The park has two campgrounds: on at the river and the other on the beach. Both campgrounds have full hookups, water, a dump station, fire rings, picnic tables, restrooms, washers and dryers, and hot-water showers.
The River Campground provides more privacy and shade due to the abundance of large oak trees and native shrubs. During the “sand gnat season,” however, the Beach Campground is often preferred because the brush and foliage at the river site attract and hold the pesky “varmints.”
Saltwater angling at the park is superb! You have a wide choice of great fishing spots. You can fish in the river, in the sound, in the ocean, from the jetties, or from the half-mile-long concrete pier. Usual catches include flounder, redfish, seatrout, black drum, sharks, whiting, ladyfish, sheepshead, pompano, and the occasional tarpon.
Night gigging for flounder is also popular in the shallows of the river.
Hiking and nature trails
The park has several miles of nature trails. From the trails, you can see all kinds of native plants and wildlife, including whitetail deer, alligators, and squirrels. Many different bird species also call the park home, and numerous others are seasonal visitors.
Guided nature walks are also provided.
Off-road bicycles are allowed on the nature trails. There are also paved roads throughout the park, and cyclists are permitted on them. At low tide, biking on the beach is possible.
The wilderness of the park is a great habitat for wildlife. On your visit, you might see deer, gray squirrels, raccoons, opossums, foxes, snakes, box turtles, and a variety of lizards. On the way into the park, an alligator is often spotted in the creek that runs under the main road. At the river, dolphins, manatees, and horseshoe crabs are often seen.
There are numerous beaches at Ft. Clinch available for swimming and sunning. If you prefer waves, visit the beach past the pier-side jetties. If you prefer privacy, try the beach at the river, but don’t attempt swimming there. Wading and clamming are fine, but there are some wicked currents out from shore. In my opinion, the best beach in the park is the one at the sound, adjacent to the pier. The water is usually clear and very calm, and there are nearby bathrooms and showers.
Collecting shell along one of the beaches at Ft. Clinch Park is another popular activity. One of the most sought-after finds is fossilized sharks’ teeth. Because of fairly recent dredging of the channel, sharks’ teeth are pretty easy to locate on the beaches at the river, sound, and ocean.
Large whelk shells and a variety of other collectibles can be found at the park. The best time to search is at low tide.
The park is a paradise for shutter bugs. Some of the tallest sand dunes in the entire state of Florida are here, along with ancient oaks dressed in scarves of Spanish moss. On some of the beaches you’ll also find gnarled pieces of driftwood and other interesting objects to photograph. And, of course, there’s always the wildlife!
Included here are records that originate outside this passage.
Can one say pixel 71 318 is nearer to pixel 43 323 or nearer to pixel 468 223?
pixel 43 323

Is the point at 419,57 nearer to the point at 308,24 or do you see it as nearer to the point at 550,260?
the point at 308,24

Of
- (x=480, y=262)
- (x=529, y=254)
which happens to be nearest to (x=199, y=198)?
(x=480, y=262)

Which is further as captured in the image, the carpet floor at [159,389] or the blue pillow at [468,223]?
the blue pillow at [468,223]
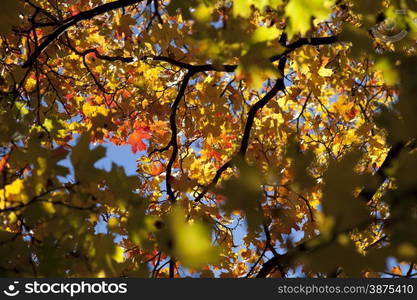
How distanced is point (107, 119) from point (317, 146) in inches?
99.1

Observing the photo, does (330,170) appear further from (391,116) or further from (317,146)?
(317,146)

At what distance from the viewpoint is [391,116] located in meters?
1.62

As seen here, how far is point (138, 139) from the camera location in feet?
17.8

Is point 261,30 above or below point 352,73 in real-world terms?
below

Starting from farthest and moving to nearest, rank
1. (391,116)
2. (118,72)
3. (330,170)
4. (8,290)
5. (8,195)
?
(118,72), (8,290), (8,195), (391,116), (330,170)

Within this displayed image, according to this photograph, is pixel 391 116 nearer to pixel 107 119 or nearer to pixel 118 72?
pixel 107 119

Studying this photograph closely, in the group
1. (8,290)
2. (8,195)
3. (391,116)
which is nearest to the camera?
(391,116)

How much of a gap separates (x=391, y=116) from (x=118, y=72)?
12.9ft

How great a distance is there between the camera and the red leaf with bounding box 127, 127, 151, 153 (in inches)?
212

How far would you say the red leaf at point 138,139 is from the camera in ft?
17.7

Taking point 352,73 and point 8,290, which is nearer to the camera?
point 8,290

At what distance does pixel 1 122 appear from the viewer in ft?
6.91

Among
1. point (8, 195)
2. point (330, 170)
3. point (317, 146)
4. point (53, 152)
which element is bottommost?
point (330, 170)

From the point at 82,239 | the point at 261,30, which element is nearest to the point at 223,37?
the point at 261,30
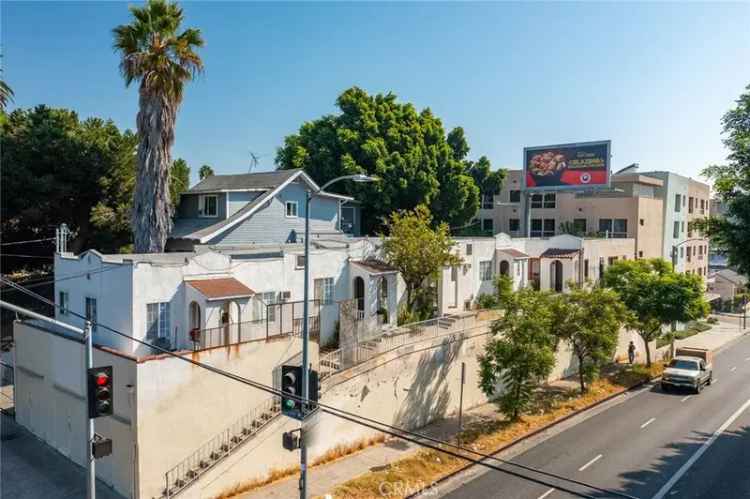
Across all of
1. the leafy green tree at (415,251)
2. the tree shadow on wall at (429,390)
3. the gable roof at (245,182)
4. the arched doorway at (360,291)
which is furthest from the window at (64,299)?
the leafy green tree at (415,251)

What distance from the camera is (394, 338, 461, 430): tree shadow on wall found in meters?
24.4

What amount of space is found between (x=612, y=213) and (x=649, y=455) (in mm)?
34213

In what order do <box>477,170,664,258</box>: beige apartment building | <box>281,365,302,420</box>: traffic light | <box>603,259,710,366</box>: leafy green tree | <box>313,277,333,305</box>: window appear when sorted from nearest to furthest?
<box>281,365,302,420</box>: traffic light < <box>313,277,333,305</box>: window < <box>603,259,710,366</box>: leafy green tree < <box>477,170,664,258</box>: beige apartment building

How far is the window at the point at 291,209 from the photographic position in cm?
3234

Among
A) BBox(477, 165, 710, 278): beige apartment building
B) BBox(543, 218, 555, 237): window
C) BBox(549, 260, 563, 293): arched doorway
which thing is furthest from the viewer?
BBox(543, 218, 555, 237): window

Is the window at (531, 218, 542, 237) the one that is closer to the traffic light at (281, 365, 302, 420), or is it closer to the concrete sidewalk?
the concrete sidewalk

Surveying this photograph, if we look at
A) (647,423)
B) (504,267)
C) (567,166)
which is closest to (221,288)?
(647,423)

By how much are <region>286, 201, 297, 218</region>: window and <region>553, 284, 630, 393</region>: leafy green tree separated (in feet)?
52.5

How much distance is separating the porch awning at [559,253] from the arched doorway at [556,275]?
725 mm

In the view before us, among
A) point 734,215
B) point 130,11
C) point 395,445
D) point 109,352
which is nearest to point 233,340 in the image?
point 109,352

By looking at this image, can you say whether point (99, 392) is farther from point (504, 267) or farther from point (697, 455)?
point (504, 267)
The brick fortress was begun by the Federal Government in 1847. At the beginning of the Civil War, Confederate troops used the fort, but General Robert E. Lee ordered them to withdraw in 1862. After that, the fort was occupied by Union forces. In 1898, the fort was reactivated for a short time for the Spanish-American War.
The old fort can be toured daily. Kids and the young at heart love travelling through the tunnels! You’ll also enjoy a nice view of Cumberland Sound from the top.
On the first Saturday of each month, except for December, candlelit tours of the fort are provided by park rangers and volunteers. The participants dress in period costumes and recreate what life was like at the fort during the Civil War. Live demonstrations take place at the blacksmith’s shop, the infirmary, the laundry, the kitchen, and the jail. Also, marching drills and artillery demonstrations are provided.